The result was keep. Daniel.Bryant [ T · C ] 03:58, 10 December 2006 (UTC)
[edit] Torstein Eckhoff
- Strong Delete - completely non-notable stub.
Failte 18:27, 28 November 2006 (UTC)
- weak keep- maybe he is notable. It depends on what he published. Unfortunately I cannot translate Norvegian. An article exists also on no.wp , created on July 2005. Cate 18:38, 28 November 2006 (UTC)
- comment, the AfD was done incorrectly. Now I copy from Wikipedia:Articles for deletion/Fur Affinity and redone the step correctly. Cate 19:04, 28 November 2006 (UTC)
*Delete. An orphan article, no comprehensible notability asserted. The Norwegian article is also sparse and hardly linked, so it would seem we're not overlooking Norwegian standards of notability. -- Shunpiker 02:10, 29 November 2006 (UTC)
- Comment. The state of an article is not a valid way to determine notability. The Norwegian article may just need cleanup. - Mgm|(talk) 10:11, 29 November 2006 (UTC)
- Reply: Agreed that the poor condition of an article does not, in and of itself, confer non-notability on its subject. But the quality of relevant articles are useful as circumstantial evidence of notability in the absence of other indicators. And unfortunately, there is such an absence. A well-written and well-linked article on the Norwegian site might suggest systemic bias is behind the poor quality and unclear arguments for notability of the English article. But the article on the Norwegian site is also in a problematic state, so the fact of its existence is little argument for keeping the English article. So we're left with an orphaned stub with no coherent claim to notability: Eckhoff was a professor, and he published "Rettskildelære". Which may or may not be a notable publication, but at this point we have to guess. If someone can develop the stub to the point where the claim to notability is clear, I'm happy to change my vote. Barring that, I don't see how delete (with no prejedudice against recreation) is controversial. Even stubs have to assert notability, and the bar should be higher for orphan stubs. -- Shunpiker 19:06, 30 November 2006 (UTC)
- Keep. The Books search cited by Dhartung persuades me that this is indeed a notable figure in Norwegian law. It would be great if some of this research could make it into the article! -- Shunpiker 05:47, 5 December 2006 (UTC)
- Keep his work seems to be important in his field, and for some reason he was the only professor in Norway that had permition to smoke during his lectures... Needs to be updated and expanded by some one with knowledge of Norwegian and law. --E ivind t@c 10:34, 29 November 2006 (UTC)
- Relisted to generate a more thorough discussion so that consensus may be reached
Please add new discussions below this notice. Thanks, Sandstein 21:04, 4 December 2006 (UTC)
- Relister's comment: My opinion is that this is a WP:CSD#A7 speedy, but hey, it's good that we're talking about it, right?
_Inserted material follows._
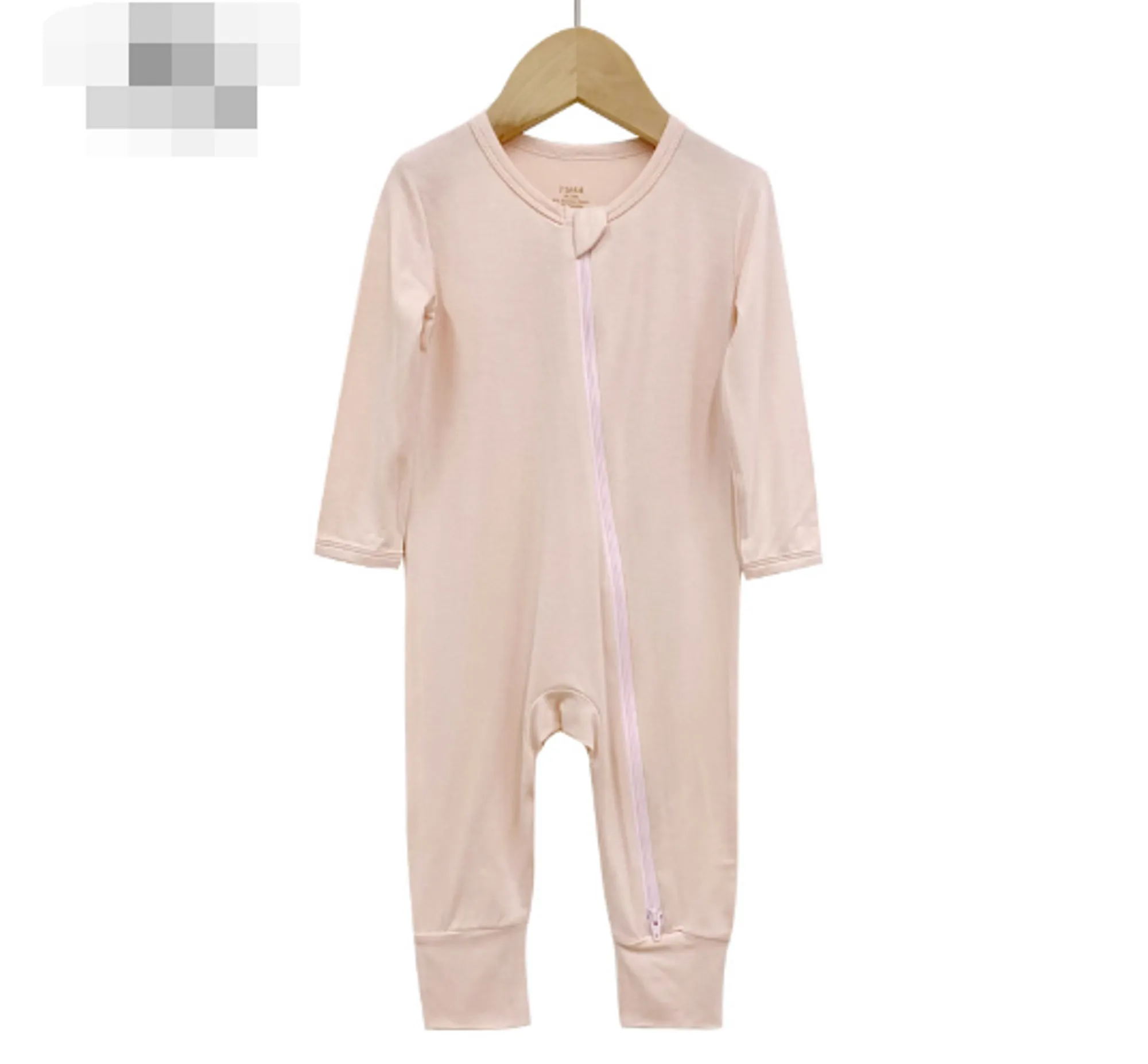 Baby Romper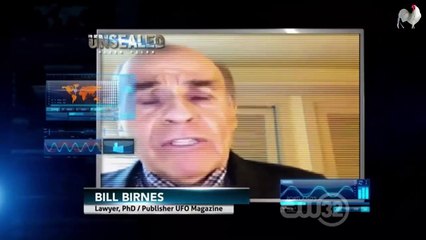 Unsealed Alien Files S01E08 - Top 10 Alien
Sigh. Sandstein 21:04, 4 December 2006 (UTC)
- Keep, Norwegian Institute of Human Rights calls the book a "standard work" that has been revised since his death. [1], so there should be more sources, perhaps from the 140 Google Books results on his name. --Dhartung | Talk 21:31, 4 December 2006 (UTC)
- The above discussion is preserved as an archive of the debate. Please do not modify it. Subsequent comments should be made on the appropriate discussion page (such as the article's talk page or in a deletion review). No further edits should be made to this page.